Le tambour des larmes
de Beyrouk

critiqué par Dirlandaise, le 12 novembre 2017
(Québec - 69 ans)


La note:  étoiles
Le secret de Rayhana
Rayhana habite avec sa tribu en Mauritanie situé au nord-ouest de l’Afrique proche du Sahara. Un jour, une équipe d’ingénieurs étrangers arrive et s’installe tout près du campement de la tribu des Oulad Mahmoud, la tribu de Rayhana. Ils sont à la recherche de gisements de pierres précieuses et l’un d’eux se joint souvent aux jeunes Mauritaniens le soir. Il remarque la beauté de la jeune fille et ne tarde pas à lui faire la cour. Une nuit il s’introduit subrepticement dans la tente de la famille de Rayhana et la rejoint dans son lit. La jeune fille doit se taire sous peine de rejet familial et de sanctions beaucoup plus graves. Elle ne tarde pas à tomber enceinte mais l’équipe de travail de son amant disparaît une nuit sans laisser de traces. La vie de Rayhana est bouleversée à jamais.

Ce roman assez court relève plutôt du conte. Il met en valeur le contraste saisissant entre le mode de vie millénaire des nomades et l’émergence de la modernité avec ses gadgets électroniques tels qu’ordinateurs et cellulaires. Le contraste entre la vie dans le désert et celle en ville est saisissant. C’est là que réside tout l’intérêt du récit qui raconte une histoire somme toute assez banale mais les coutumes ancestrales des tribus nomades y sont bien décrites et rendent le tout très instructif. J’ai bien aimé suivre les tribulations de Rayhana malgré la banalité de son histoire.

Beyrouk a reçu pour ce roman le prix Ahmadou Kourouma 2016, prix récompensant un ouvrage de fiction ou un essai consacré à l’Afrique noire.
Femme dans le désert 7 étoiles

Rayhana, fille de la sœur du chef de la tribu dont le père est parti parce que son autorité était contestée par la seule parenté avec le chef, est une jeune bédouine innocente et insouciante qui joue volontiers avec ses amies sur les dunes du Sahara au cœur de la Mauritanie.
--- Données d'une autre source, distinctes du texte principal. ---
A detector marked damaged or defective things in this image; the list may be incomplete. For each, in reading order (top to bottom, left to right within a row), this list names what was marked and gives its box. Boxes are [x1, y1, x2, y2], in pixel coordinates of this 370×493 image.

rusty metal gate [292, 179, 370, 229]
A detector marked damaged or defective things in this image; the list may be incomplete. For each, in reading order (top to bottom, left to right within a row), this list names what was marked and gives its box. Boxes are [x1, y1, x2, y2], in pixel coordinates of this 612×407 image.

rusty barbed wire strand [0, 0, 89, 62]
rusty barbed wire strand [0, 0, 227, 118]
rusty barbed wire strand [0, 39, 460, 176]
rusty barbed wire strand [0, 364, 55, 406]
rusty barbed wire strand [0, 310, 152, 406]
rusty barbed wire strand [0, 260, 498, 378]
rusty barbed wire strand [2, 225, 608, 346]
Elle se laisse séduire par un jeune bédouin vivant au camp de base installé par des Occidentaux à proximité du campement de la tribu pour prospecter le sous-sol de la région. Quand la chamane révèle à sa mère que sa fille est enceinte c’est le ciel qui lui tombe sur la tête, l’honneur de la famille est détruit, tous seront atteints même le chef. Il faut réagir.
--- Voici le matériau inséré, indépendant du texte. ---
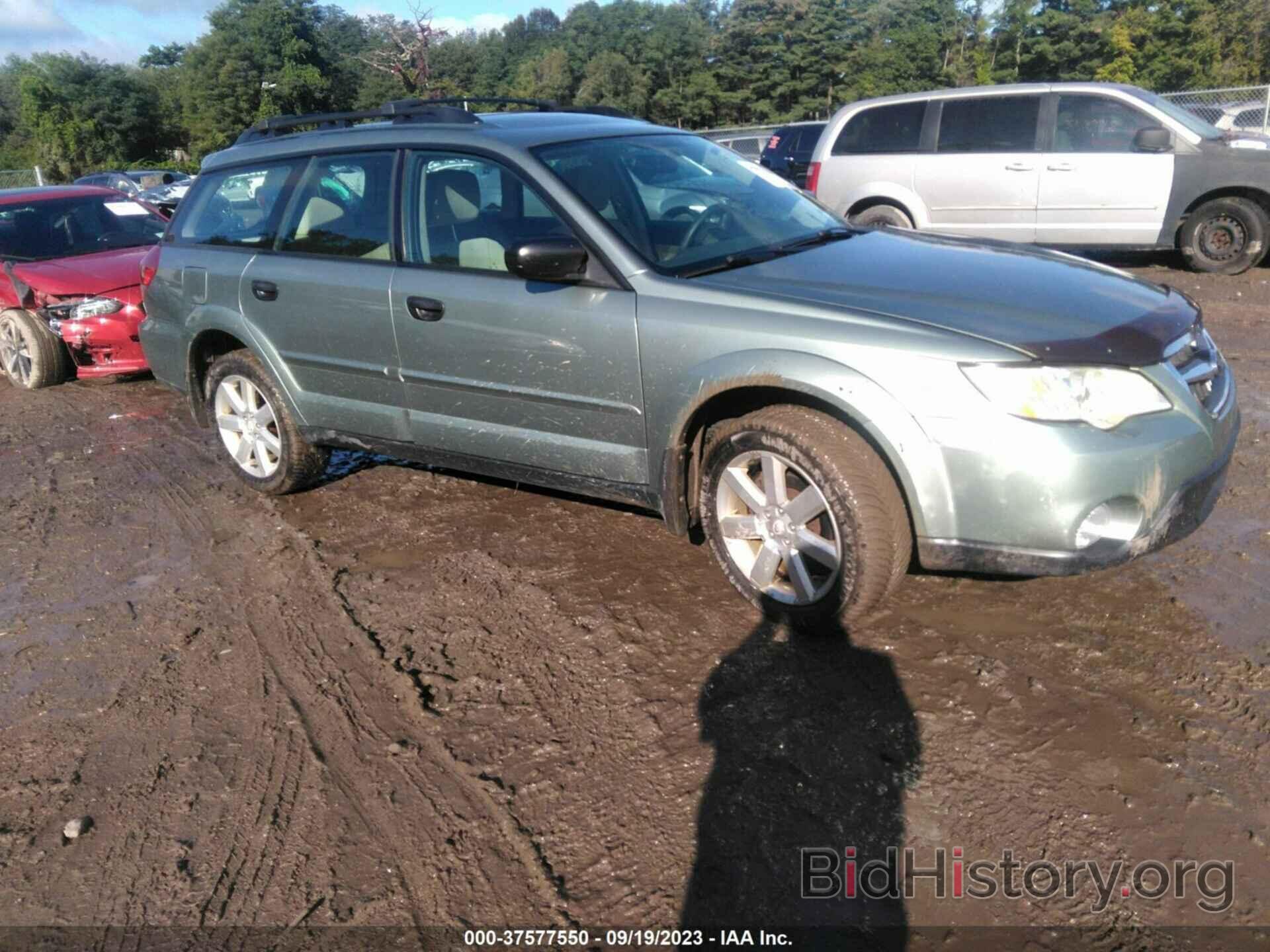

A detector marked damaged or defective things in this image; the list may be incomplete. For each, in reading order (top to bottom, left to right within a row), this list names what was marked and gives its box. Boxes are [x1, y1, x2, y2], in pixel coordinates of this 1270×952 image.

red damaged car [1, 186, 167, 386]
Pour pallier cette situation, la mère se retire avec sa fille et deux serviteurs dans un lieu isolé pour que sa fille accouche en secret loin de tous. Au moment de rentrer au campement, elle laisse l’enfant à la servante qui les accompagnait, à l’immense douleur de la jeune fille. Elle sera mariée à un jeune garçon riche et bien né qui la courtise depuis longtemps mais elle lui refusera son corps. Elle préfère fuir en emportant le symbole de la puissance de la tribu ce qui lui vaut une haine éternelle de la part de tous. Elle fuit droit devant elle, rencontre quelques âmes charitables, se réfugie en ville mais ne retrouve pas son enfant. Elle doit encore fuir plus loin jusqu’à la capitale où elle croit se fondre dans la foule mais la haine de son peuple est inextinguible et la fatalité ne l’épargne pas. Ne pouvant faire confiance à quiconque, solitaire, elle devra fuir encore et toujours.
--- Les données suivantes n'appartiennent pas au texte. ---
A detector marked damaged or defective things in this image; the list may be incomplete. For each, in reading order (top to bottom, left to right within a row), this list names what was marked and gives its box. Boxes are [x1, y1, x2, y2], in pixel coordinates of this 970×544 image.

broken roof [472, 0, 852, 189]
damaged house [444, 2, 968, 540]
Beyrouk est certainement un grand poète, son écriture le révèle, elle lui permet de raconter des événements violents, brutaux, sans trop bousculer le lecteur. Cette histoire c’est l’histoire des peuples du désert qui ne peuvent survivre que parce qu’ils sont extrêmement solidaires, soudés par une profonde spiritualité et très respectueux des us et coutumes de leur tribu. Ces règles sont hélas très rigoureuses à l’encontre des femmes et ne leur laissent que bien peu de liberté, elles s’accommodent bien de l’islam le plus rigoriste qui a adopté les règles ancestrales appliquées aux femmes considérées comme des bêtes de somme que l’on peut battre et même abattre s’il le faut.

Ce livre c’est l’impossible lutte des femmes contre tous les pouvoirs, tous détenus par les hommes, dans l’immensité du désert où seule la loi de l’obéissance à sa place. Seul le groupe uni peut survivre, l’individu n’a aucune chance dans les sables brûlants, et le groupe c’est l’assemblée des hommes sous la houlette des familles dominantes exploitant les femmes et les esclaves. Un excellent terreau pour les extrémistes qui se sont installés dans le désert pour, comme leurs ancêtres, conduire le rezzou contre les autres peuples.